**DATA FOR THIS EXERCISE**
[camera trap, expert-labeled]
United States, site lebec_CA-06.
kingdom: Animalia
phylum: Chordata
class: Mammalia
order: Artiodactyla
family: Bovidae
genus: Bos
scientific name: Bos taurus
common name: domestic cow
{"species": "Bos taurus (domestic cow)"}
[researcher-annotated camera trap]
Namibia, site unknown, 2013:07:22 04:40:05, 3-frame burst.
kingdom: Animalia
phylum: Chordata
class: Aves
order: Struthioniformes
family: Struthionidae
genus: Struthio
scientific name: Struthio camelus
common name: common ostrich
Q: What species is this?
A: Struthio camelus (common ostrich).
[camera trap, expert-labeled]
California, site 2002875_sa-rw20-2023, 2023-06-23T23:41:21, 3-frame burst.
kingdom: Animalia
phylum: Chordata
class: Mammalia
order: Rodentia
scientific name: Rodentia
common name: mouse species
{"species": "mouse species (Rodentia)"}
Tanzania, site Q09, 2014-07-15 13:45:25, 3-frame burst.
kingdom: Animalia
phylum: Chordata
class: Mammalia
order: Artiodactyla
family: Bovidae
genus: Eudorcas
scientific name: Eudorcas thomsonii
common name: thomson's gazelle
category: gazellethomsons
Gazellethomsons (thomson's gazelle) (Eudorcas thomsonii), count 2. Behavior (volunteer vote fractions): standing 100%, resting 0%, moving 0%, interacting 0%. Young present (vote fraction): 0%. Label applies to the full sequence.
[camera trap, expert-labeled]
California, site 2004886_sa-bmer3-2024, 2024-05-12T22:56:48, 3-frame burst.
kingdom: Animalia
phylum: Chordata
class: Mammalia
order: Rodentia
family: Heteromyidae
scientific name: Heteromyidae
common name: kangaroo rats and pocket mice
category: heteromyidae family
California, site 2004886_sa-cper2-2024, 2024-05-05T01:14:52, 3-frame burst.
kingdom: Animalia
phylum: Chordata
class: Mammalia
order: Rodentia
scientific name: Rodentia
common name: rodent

**EXERCISE PROMPT**
Character for character, output the whole material above.

**TASK RESULT**
[camera trap, expert-labeled]
United States, site lebec_CA-06.
kingdom: Animalia
phylum: Chordata
class: Mammalia
order: Artiodactyla
family: Bovidae
genus: Bos
scientific name: Bos taurus
common name: domestic cow
{"species": "Bos taurus (domestic cow)"}
[researcher-annotated camera trap]
Namibia, site unknown, 2013:07:22 04:40:05, 3-frame burst.
kingdom: Animalia
phylum: Chordata
class: Aves
order: Struthioniformes
family: Struthionidae
genus: Struthio
scientific name: Struthio camelus
common name: common ostrich
Q: What species is this?
A: Struthio camelus (common ostrich).
[camera trap, expert-labeled]
California, site 2002875_sa-rw20-2023, 2023-06-23T23:41:21, 3-frame burst.
kingdom: Animalia
phylum: Chordata
class: Mammalia
order: Rodentia
scientific name: Rodentia
common name: mouse species
{"species": "mouse species (Rodentia)"}
Tanzania, site Q09, 2014-07-15 13:45:25, 3-frame burst.
kingdom: Animalia
phylum: Chordata
class: Mammalia
order: Artiodactyla
family: Bovidae
genus: Eudorcas
scientific name: Eudorcas thomsonii
common name: thomson's gazelle
category: gazellethomsons
Gazellethomsons (thomson's gazelle) (Eudorcas thomsonii), count 2. Behavior (volunteer vote fractions): standing 100%, resting 0%, moving 0%, interacting 0%. Young present (vote fraction): 0%. Label applies to the full sequence.
[camera trap, expert-labeled]
California, site 2004886_sa-bmer3-2024, 2024-05-12T22:56:48, 3-frame burst.
kingdom: Animalia
phylum: Chordata
class: Mammalia
order: Rodentia
family: Heteromyidae
scientific name: Heteromyidae
common name: kangaroo rats and pocket mice
category: heteromyidae family
California, site 2004886_sa-cper2-2024, 2024-05-05T01:14:52, 3-frame burst.
kingdom: Animalia
phylum: Chordata
class: Mammalia
order: Rodentia
scientific name: Rodentia
common name: rodent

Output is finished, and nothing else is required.